According to Blu, by the 1770s remnant Indians, from the once distinct tribal communities of the Cheraw, Keyauwee, Hatteras, Waxhaw, Sugaree, Eno, and Shakori, gathered along the Lumbee River, near the border that now divides North and South Carolina.[
citation needed] Some of these Indians moved further southward to join with the few surviving Catawba, but the majority settled near the pines, web of wetlands, and river that bear the name of the Lumbee. Over time in a process of
ethnogenesis, they identified as a common people.
[54]
Tuscarora descent
Several "Indian" families of Robeson County have oral traditions first recorded in the 1870s that they are descended from the
Tuscarora, an Iroquoian-speaking tribe that migrated from the Great Lakes area and established themselves in present day North Carolina near the Roanoke and Neuse rivers prior to the period of European colonization. The proto Lumbee never applied for tribal recognition as Tuscarora. Those Robeson County Indians claiming Tuscora descent dispute the Indian origins of their Lumbee neighbors.[
citation needed]
The Robeson County Tuscora have not gained state or federal recognition. In the 1920s, they made contact seeking to join the
Mohawk Nation. When rebuffed, they organized the Tuscarora Indians of North Carolina.[
citation needed] Robeson County residents claiming descent from the Tuscarora dispute the Indian origin of the Lumbee and criticize the Lumbee for attempting to hijack their Tuscarora identity. The Tuscarora claimants believe their attempt to achieve recognition have been hurt by the Lumbee and their fluctuating theories of Indian origin.

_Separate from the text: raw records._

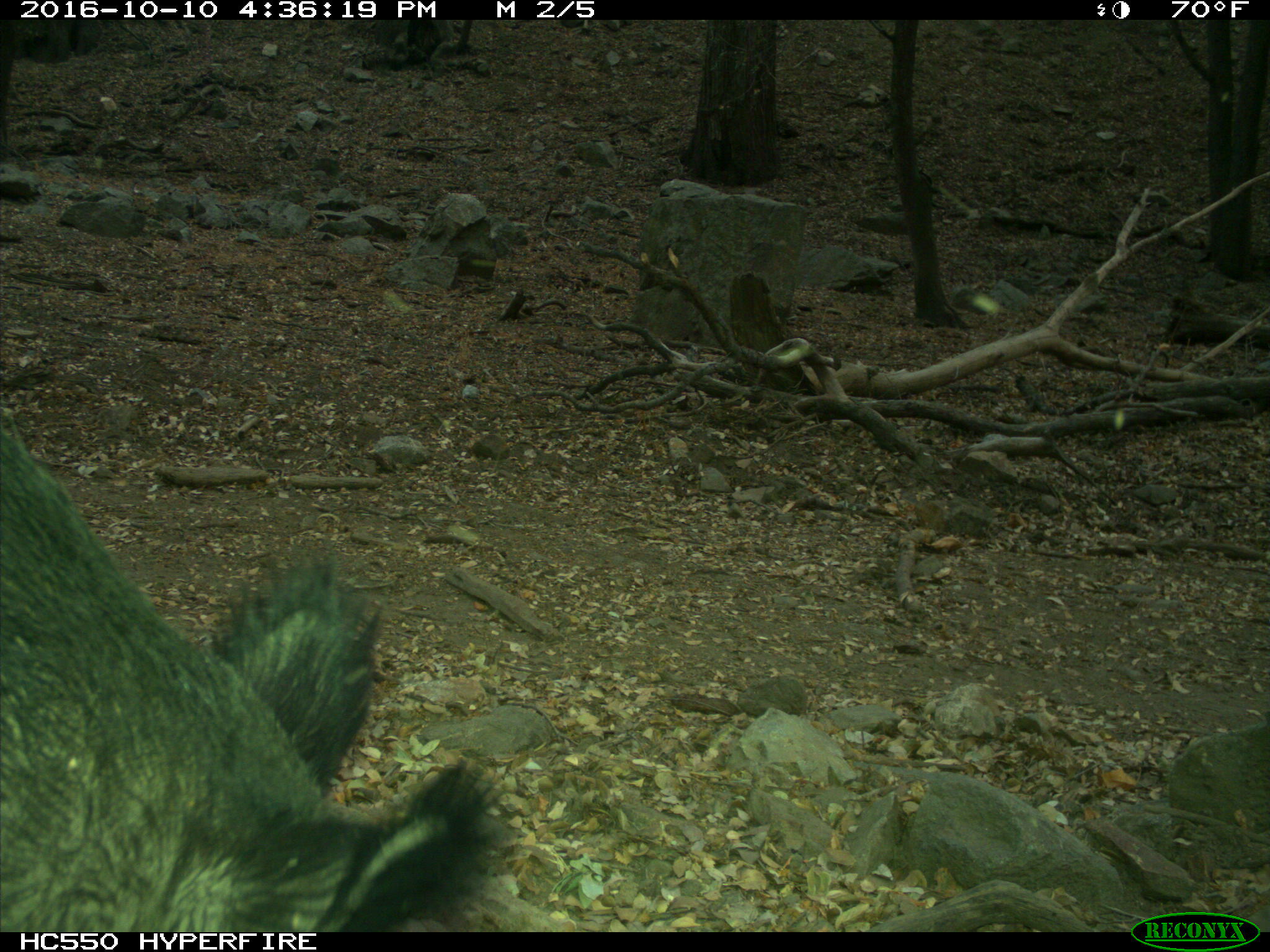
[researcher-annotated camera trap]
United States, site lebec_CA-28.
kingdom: Animalia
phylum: Chordata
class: Mammalia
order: Artiodactyla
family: Suidae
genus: Sus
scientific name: Sus scrofa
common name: wild boar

The historic Tuscarora were defeated by British colonists and their Indian allies in the
Tuscarora War of 1713. Most of those who survived migrated north to
New York. By 1722, they had been accepted by the
Iroquois League as its sixth nation. Tuscarora tribal leaders in New York declared that the migration was "complete" by 1802 and that any Tuscarora stragglers remaining in North Carolina were separate and not under the "same council fire."[
citation needed]
Descent from "seven different Indian tribes"
In 1955, when petitioning the United States Congress for recognition as "Lumbee Indians," Robeson County community leader D.F. Lowry testified that the Lumbee were descended from "an admixture of seven different tribes, including the Cherokee, Tuscarora, Hatteras, Pamlico and Croatan." The name "Lumbee" is drawn from the principal waterway traversing Robeson County, the Lumber River, and was chosen in a tribal referendum.